David Ellison le ganó a Netflix al ofrecer más dinero, garantías y penalizaciones —de las que quizá ya se arrepiente— para comprar Warner Bros. Discovery. También consiguió la aprobación del Departamento de Justicia y pensó que podría cerrar sin pagar por retrasos. No contaba con los estados; California y otros 11 demandaron para frenar la operación alegando que concentraría demasiado poder en cine y televisión por cable, dañaría la competencia y reduciría opciones para el público. No contaba con las noticias.

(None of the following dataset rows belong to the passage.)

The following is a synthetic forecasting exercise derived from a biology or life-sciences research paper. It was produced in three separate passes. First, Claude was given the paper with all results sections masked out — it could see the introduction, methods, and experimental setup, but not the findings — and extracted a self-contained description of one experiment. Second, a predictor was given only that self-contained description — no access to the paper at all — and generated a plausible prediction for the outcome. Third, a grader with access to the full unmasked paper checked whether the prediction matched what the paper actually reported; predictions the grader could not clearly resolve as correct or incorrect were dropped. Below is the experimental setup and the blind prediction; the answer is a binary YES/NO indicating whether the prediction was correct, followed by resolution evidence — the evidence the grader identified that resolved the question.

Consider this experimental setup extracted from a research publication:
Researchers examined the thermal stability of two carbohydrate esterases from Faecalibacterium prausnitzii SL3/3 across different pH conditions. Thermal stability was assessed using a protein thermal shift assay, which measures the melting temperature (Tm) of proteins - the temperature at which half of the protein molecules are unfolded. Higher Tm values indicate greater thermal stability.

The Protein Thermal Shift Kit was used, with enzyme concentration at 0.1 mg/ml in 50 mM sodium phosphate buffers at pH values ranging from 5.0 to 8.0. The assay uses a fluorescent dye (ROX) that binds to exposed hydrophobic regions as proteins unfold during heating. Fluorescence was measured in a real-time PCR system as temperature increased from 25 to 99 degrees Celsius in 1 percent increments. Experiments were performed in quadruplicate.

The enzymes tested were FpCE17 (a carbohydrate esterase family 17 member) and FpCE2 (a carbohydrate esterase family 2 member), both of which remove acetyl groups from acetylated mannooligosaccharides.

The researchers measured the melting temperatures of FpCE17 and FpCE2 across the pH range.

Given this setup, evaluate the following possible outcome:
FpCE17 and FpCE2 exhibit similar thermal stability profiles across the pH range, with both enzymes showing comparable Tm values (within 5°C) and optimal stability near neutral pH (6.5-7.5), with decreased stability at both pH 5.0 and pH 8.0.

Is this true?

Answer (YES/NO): NO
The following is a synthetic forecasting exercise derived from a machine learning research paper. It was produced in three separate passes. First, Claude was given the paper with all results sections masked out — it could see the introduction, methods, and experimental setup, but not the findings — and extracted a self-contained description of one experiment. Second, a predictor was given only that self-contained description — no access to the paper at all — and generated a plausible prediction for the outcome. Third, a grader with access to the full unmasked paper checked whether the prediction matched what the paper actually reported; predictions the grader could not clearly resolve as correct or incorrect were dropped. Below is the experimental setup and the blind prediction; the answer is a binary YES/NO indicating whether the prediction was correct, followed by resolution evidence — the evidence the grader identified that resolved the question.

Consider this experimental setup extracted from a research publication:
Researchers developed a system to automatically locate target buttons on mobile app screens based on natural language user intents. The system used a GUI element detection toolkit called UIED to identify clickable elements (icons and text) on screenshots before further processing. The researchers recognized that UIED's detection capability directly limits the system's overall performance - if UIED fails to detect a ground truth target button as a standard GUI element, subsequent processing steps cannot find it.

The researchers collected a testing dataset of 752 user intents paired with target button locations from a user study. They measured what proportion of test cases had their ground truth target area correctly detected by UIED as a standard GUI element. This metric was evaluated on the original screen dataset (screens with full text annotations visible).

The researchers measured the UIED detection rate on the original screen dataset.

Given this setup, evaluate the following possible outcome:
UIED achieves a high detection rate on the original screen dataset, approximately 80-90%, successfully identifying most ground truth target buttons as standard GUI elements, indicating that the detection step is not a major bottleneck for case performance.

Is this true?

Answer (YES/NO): NO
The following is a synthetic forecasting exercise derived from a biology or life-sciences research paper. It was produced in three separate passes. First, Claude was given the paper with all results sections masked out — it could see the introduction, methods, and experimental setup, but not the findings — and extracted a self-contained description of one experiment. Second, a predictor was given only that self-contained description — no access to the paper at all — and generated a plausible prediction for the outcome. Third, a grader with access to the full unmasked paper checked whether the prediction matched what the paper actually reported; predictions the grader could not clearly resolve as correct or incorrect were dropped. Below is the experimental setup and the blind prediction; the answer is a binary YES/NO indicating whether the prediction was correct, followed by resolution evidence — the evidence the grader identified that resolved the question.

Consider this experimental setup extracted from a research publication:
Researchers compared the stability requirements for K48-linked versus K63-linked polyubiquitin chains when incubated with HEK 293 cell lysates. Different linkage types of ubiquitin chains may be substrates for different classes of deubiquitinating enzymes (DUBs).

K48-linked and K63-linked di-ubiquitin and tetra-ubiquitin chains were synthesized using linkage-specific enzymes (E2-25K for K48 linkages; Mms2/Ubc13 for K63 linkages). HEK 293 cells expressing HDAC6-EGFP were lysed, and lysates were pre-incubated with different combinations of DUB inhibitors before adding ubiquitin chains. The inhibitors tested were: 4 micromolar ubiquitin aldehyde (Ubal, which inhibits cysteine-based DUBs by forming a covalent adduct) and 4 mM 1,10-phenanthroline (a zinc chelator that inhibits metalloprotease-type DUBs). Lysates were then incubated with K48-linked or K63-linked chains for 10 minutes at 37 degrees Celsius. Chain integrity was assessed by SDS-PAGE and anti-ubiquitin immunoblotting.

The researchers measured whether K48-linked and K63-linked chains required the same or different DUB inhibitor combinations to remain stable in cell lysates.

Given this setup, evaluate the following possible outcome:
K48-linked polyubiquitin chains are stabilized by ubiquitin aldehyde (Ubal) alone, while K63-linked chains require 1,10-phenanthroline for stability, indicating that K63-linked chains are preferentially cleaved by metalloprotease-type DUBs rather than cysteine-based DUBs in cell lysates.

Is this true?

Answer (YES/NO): NO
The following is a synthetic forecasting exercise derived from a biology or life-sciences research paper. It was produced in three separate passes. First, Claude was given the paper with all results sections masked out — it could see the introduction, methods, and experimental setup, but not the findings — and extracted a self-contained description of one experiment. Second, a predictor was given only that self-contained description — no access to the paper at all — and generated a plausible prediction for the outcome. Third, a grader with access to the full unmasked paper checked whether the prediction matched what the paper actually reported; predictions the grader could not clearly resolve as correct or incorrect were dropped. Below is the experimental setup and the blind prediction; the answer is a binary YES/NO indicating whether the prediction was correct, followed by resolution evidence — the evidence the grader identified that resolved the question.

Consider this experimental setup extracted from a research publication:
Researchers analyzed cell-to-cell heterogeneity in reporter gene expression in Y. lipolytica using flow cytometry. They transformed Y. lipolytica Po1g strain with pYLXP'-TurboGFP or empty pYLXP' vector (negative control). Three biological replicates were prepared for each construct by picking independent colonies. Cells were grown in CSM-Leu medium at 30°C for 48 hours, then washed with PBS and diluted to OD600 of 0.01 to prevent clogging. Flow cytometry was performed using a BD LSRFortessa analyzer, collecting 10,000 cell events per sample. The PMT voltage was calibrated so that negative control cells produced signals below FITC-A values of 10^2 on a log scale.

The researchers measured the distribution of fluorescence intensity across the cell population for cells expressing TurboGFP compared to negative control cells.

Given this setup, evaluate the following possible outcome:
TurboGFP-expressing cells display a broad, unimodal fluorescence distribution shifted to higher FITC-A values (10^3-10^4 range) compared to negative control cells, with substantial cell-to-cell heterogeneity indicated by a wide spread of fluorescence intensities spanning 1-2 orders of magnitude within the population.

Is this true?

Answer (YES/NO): NO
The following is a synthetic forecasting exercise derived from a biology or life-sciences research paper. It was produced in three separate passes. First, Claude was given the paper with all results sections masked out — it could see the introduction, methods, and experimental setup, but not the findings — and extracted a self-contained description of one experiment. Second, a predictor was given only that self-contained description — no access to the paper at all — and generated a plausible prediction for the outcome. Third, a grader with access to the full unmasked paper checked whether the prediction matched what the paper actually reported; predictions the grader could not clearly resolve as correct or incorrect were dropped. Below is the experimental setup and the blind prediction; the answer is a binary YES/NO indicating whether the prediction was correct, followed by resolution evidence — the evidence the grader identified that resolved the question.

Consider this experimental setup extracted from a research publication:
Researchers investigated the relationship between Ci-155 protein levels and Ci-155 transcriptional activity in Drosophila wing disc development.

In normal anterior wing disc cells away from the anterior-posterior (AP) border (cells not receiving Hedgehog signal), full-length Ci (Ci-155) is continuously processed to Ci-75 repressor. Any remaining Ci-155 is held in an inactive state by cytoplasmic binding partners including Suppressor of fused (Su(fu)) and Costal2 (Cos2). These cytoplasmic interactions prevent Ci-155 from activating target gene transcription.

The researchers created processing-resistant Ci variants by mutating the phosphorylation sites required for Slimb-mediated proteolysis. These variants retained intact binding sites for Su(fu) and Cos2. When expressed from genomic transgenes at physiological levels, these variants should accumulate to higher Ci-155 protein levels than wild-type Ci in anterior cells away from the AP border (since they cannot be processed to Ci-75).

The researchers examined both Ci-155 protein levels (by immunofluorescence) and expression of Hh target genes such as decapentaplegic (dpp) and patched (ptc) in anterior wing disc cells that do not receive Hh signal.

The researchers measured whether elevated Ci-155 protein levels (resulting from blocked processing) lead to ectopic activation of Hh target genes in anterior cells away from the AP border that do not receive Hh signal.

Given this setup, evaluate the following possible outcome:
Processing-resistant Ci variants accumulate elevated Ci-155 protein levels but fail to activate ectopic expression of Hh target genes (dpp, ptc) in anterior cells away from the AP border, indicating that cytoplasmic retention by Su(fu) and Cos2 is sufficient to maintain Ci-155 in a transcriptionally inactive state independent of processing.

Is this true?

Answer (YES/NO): NO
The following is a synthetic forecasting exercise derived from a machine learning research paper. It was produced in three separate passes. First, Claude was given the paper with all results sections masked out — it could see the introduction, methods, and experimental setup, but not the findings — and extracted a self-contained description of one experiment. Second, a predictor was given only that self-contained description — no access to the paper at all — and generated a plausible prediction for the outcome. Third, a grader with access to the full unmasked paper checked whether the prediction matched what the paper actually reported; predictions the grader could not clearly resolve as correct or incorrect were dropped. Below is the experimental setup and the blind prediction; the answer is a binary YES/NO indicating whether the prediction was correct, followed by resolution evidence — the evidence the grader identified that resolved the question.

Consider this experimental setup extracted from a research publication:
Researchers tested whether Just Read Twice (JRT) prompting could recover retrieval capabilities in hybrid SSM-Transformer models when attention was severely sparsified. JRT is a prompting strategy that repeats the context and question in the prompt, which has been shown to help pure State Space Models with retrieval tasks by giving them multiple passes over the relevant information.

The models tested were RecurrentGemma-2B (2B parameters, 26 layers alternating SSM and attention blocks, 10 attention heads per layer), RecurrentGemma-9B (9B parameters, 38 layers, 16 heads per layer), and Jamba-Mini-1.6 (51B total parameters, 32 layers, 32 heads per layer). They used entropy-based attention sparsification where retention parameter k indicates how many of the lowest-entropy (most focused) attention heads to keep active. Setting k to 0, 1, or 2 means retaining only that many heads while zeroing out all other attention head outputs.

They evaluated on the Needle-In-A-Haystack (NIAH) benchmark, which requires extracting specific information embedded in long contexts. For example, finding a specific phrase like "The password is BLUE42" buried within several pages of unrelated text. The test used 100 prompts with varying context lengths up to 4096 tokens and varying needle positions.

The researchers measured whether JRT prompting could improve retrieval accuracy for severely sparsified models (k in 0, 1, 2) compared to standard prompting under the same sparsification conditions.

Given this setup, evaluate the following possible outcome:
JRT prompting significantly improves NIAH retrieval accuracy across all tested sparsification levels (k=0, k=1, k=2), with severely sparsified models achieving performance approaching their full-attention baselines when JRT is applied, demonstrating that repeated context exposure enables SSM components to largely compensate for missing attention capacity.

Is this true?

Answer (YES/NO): NO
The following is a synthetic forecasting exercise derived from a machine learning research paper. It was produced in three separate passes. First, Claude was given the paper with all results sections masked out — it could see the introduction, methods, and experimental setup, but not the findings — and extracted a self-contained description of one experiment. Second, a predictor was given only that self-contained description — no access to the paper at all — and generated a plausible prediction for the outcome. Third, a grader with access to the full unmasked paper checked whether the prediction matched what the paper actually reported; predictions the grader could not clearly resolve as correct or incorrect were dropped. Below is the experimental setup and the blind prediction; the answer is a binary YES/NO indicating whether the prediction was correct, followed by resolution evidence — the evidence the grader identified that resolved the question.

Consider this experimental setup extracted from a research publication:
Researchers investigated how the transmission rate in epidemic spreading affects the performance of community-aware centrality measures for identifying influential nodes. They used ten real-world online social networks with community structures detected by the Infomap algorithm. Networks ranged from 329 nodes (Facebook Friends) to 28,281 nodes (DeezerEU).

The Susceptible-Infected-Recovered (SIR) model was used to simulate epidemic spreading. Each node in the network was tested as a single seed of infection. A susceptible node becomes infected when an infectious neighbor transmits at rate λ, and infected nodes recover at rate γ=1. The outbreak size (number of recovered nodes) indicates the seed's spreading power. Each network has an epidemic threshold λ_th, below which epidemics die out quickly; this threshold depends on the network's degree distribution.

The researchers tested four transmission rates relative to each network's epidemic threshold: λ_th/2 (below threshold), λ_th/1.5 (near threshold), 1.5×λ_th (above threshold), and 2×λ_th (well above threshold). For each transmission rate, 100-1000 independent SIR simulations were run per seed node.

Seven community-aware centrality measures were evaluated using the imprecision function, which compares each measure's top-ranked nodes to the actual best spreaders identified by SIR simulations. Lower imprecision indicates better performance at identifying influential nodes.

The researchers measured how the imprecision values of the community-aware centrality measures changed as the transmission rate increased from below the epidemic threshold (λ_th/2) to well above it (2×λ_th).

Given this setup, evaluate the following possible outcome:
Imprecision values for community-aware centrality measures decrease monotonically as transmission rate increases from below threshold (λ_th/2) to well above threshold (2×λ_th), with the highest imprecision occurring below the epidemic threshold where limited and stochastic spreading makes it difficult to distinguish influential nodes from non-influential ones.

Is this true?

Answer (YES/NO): NO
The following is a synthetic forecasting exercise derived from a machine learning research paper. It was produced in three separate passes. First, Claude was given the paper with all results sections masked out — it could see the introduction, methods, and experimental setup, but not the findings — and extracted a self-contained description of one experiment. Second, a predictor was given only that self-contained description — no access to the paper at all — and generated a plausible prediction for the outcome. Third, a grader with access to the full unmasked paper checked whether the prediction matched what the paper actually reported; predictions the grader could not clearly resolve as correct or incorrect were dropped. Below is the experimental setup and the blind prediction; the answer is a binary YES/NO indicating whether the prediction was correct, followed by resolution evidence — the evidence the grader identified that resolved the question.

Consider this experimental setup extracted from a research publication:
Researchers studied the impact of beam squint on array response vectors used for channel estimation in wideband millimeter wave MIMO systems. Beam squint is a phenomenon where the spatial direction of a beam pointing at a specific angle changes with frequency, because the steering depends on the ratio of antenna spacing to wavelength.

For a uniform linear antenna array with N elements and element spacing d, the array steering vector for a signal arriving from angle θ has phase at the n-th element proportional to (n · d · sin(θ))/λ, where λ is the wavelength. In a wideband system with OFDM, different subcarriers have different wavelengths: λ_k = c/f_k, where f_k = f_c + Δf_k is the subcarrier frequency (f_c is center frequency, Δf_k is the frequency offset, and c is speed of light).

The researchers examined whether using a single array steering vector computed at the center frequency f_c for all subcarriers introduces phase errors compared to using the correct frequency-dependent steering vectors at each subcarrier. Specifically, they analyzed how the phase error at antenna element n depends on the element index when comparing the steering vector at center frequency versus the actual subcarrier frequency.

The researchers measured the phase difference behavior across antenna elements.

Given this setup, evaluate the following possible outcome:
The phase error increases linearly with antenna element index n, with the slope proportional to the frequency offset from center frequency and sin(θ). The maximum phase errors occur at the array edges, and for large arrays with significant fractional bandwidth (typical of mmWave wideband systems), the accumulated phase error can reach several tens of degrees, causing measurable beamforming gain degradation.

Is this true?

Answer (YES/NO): NO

La familia Ellison ha sido considerada cercana a Trump y lo ocurrido en CBS News durante el último año no respalda la imagen de un periodismo de centro e imparcial. Pero ahora, con este trato, se quedarían con algo que Netflix no buscaba comprar: CNN, que para bien o para mal ha sido una de las voces del mainstream frente a la derecha que representa Fox News.
Aquí se pone interesante. Aunque la demanda habla de concentración en cine y televisión, David Ellison escribió un texto en The New York Times asegurando que el verdadero problema es CNN y la desconfianza hacia sus políticas. Promete un periodismo “por el centro” e invertir 30 mil millones de dólares anuales en producción. Dice que lo bloquean por razones políticas y noticiosas. La demanda no afirma eso, pero el multimillonario sintió la necesidad de responderlo a través del periodismo.
Esta historia es compleja, no termina y sigue narrando, en tiempo real, lo que pasa con la información que recibimos masivamente en estos tiempos. Y, debo confesar, me da gusto saber que las noticias y el deseo de cuidar su importancia sean la razón por la cual aquí se haga una pausa antes de cambiarlo todo.